Reports of research work funded by grants prior to 2015
Victoria University of Wellington
The Development of a Bifunctional Toolkit to study Carbohydrate Interactions in Biology
MSM Timmer, B Stocker
School of Chemical and Physical Sciences
The specific objectives of this project were the development of a series of bifunctional tools that can be used to study the effect of carbohydrates in biological systems. To this end, we have extend our recently development oxyamine-linker methodology and
- Explored the attachment of glycans to a variety of biological molecules and assay systems.
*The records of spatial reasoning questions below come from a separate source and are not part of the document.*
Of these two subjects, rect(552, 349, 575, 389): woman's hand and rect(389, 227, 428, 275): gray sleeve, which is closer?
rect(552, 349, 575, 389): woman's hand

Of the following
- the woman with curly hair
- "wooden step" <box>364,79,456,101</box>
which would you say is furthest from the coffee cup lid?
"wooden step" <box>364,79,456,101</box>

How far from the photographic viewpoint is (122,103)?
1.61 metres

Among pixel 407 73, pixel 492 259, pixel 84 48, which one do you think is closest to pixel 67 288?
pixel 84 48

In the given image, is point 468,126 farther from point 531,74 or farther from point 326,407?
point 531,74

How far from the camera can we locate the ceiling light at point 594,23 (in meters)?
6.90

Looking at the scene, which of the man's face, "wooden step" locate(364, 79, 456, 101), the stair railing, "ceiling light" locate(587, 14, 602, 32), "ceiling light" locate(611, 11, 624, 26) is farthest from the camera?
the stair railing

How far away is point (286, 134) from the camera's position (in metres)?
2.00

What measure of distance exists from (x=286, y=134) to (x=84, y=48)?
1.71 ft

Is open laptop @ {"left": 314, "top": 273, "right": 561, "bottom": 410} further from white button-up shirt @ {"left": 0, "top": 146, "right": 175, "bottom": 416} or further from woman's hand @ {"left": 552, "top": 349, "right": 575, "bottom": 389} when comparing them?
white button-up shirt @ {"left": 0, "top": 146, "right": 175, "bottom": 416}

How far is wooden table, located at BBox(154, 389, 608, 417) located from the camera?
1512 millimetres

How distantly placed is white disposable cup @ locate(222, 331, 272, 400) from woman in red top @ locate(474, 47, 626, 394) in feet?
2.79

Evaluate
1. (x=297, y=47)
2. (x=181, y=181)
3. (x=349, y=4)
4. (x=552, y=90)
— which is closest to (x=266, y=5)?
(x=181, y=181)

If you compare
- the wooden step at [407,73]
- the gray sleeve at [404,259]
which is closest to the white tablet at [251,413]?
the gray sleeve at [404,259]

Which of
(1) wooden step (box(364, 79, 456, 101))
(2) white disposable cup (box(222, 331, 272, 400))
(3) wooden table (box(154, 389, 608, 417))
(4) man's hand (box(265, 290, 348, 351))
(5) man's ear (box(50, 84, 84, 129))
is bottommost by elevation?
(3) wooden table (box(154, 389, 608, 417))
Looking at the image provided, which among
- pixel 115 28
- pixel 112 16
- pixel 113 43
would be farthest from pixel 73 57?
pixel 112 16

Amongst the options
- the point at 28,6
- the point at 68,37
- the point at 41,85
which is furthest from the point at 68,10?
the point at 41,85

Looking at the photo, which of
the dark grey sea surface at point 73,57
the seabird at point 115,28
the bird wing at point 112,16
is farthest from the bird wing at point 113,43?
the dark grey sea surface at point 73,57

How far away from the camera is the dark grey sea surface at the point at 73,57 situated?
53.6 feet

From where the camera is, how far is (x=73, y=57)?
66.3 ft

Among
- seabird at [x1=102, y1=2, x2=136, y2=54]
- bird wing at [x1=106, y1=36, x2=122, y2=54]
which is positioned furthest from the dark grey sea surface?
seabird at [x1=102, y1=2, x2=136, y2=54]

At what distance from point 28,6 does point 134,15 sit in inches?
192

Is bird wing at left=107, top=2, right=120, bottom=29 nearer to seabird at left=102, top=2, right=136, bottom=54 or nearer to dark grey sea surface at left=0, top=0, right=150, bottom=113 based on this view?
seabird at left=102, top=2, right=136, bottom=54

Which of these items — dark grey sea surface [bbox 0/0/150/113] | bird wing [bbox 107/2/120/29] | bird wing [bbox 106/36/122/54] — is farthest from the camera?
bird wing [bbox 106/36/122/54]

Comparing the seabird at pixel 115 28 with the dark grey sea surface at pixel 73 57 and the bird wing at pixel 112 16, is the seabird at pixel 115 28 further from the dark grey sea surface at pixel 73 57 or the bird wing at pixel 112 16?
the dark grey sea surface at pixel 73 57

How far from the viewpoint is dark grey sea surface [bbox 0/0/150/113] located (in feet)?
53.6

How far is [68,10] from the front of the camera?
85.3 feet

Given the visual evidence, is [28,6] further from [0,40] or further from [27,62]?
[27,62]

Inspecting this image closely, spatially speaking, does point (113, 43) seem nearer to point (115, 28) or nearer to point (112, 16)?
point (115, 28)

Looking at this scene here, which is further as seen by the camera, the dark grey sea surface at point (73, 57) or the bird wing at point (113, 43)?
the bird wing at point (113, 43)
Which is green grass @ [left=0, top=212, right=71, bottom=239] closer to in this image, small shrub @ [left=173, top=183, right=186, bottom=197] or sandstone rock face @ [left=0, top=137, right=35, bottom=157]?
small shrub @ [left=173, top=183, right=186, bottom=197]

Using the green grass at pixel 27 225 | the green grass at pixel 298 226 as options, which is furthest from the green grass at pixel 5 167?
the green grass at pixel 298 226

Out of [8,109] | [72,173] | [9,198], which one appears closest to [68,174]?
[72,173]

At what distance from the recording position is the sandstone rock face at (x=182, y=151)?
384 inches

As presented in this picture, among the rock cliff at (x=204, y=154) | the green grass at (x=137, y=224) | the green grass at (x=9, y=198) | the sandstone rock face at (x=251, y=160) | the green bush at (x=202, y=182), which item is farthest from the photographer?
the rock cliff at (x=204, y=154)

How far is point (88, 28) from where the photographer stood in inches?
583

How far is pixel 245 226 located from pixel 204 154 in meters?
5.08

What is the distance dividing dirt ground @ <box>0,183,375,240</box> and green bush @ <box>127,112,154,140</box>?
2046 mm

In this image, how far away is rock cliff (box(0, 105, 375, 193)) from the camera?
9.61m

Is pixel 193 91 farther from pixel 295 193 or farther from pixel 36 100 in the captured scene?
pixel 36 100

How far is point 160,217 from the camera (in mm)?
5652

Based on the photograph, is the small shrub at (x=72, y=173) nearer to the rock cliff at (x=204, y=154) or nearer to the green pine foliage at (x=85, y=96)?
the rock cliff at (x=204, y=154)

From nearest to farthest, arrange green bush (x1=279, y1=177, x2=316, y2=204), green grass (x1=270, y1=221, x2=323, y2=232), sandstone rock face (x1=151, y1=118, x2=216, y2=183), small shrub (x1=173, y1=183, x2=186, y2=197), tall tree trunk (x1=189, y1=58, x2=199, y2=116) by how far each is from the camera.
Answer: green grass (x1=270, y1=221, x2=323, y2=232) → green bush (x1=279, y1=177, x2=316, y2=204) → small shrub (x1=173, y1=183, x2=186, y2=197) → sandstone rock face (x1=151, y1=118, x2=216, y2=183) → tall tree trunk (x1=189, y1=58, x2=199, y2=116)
- Prepared specific glycan conjugates that can be evaluated in subsequent biological assays. Specifically, have prepared glycosylated proteins to study the role of N-glycans and have started the evaluation of oxyamine linked glycans in ELISAs for the detection of anti-carbohydrate antibodies in serum.
The synthesis of a number of N-glycosyl-N-alkyl-methoxyamine bifunctional linkers were accomplished. The linkers contain an N-methoxyamine functional group for conjugation to carbohydrates and a terminal group, such as an amine, azide, thiol, or carboxylic acid, for conjugation to the probe of choice. The strategy for the linker synthesis is rapid (3–4 steps) and efficient (51–96% overall yield), and many of the linkers were synthesized using a three-step one-pot strategy. Moreover, the linkers can be conjugated to glycans in excellent yield and they show excellent stability toward hydrolytic cleavage. Effective conjugation to biologically relevant target structures was accomplished, as illustrated by the conjugation of the blood group carbohydrate antigen Lex (CD15) to a fluorescent dendrimer and the antigen N-acetylglucosamine to biotin. The biotin conjugated carbohydrate antigens are now being incorporated into ELISA protocols.
The fluorescent Lex functionalised dendrimer was subsequently used in the detection of DC-SIGN on macrophages. To this end, THP-1 cells were differentiated into M1-like macrophages using PMA (phorbol myristate acetate), followed by treatment with LPS. Subsequently analysis by flow cytometry using both the synthetic Lex functionalised dendrimers and a DC-SIGN specific antibody as positive control, showed that all DC-SIGN-positive cells were co-stained with Lex. However, an additional DC-SIGN negative population of macrophages was observed that stained with Lex, indicating that perhaps an additional receptor is involved with the immune recognition of Lex. Studies to identify this additional receptor are currently under investigation.